The Dark Crystal returns to US cinemas for a special re-release this month, and now we’re excited to announce that Jim Henson’s fantasy epic will also be available to international audiences in a new 4K digital print.
Often viewed in tandem with Labyrinth, Henson’s other foray into fantasy filmmaking in the 1980s, The Dark Crystal has perhaps aged into more of a cult proposition than its successor, despite its stronger initial success. While David Bowie’s high-camp vamping as Jareth the Goblin King has carved a nostalgic niche for Labyrinth in the hearts of 80s kids, The Dark Crystal forgoes all human characters and the warm n’ fuzzy stylings of Henson's earlier creations in favour of a cast of puppets and an imagined universe that are strongly influenced by more adult fantasy works.

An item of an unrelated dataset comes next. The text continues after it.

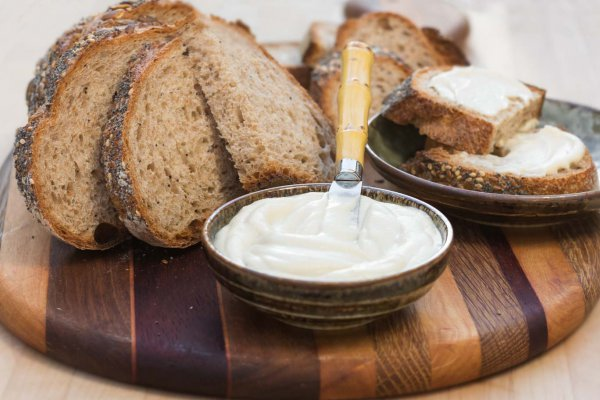 Luscious Oil-free Vegan Butter swirled in a small bowl served with whole grain bread on a wooden board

Set on the planet Thra, the world of The Dark Crystal was created over the course of five years, with Henson assembling a crack crew that included celebrated fantasy illustrator Brian Froud, Star Wars producer Gary Kurtz, as well as two of the puppeteers behind that franchise’s beloved Yoda - co-director Frank Oz and sculptor Wendy Midener. As well as an extensive production design and development stage, realising the team’s immersive vision of Thra required the creation of large sets at Elstree Studios and the perfecting of puppetry and animatronic techniques that would allow its inhabitants to come to life seemingly of their own accord.
The resulting world of Thra marked a significant departure, aesthetically and narratively, from Henson’s previous brand of family-friendly, puppet-powered fun. There’s elements of J.R.R. Tolkien’s Middle Earth in both Thra’s composition and its defining crisis, while the realm's philosophical backbone is couched in the New Age movement then in the ascendency. This is a place divided between forces of light and darkness, where a young, innocent being must find a magical artefact in order to restore balance and harmony to a ravaged world.

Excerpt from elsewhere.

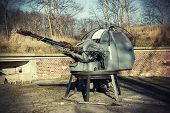 Retro Filtered Photo Of A Antiaircraft Gun.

The creatures that populate this wasteland are a suitably nightmarish concoction too; a grotesque aberration of the Henson house style clearly under the influence of Froud's otherworldly artwork. The fearsome Skeksis and Garthim - our primary antagonists - would be well at home in a considerably darker tale, and certainly provide some of the most striking, sinister images in Henson's filmography.
And it seems that Henson's weird wonderland might hold even more dark secrets than we first imagined. An upcoming Netflix series promises to revisit and expand the filmmaker's groundbreaking vision, diving into the history of Thra many years before the events of The Dark Crystal.
As we prepare for more revelations of Thra's mythology and the planet's three suns seem to align once again, there's never been a better time to revisit the moment where The Dark Crystal's fantastical universe first burst into being on the big screen.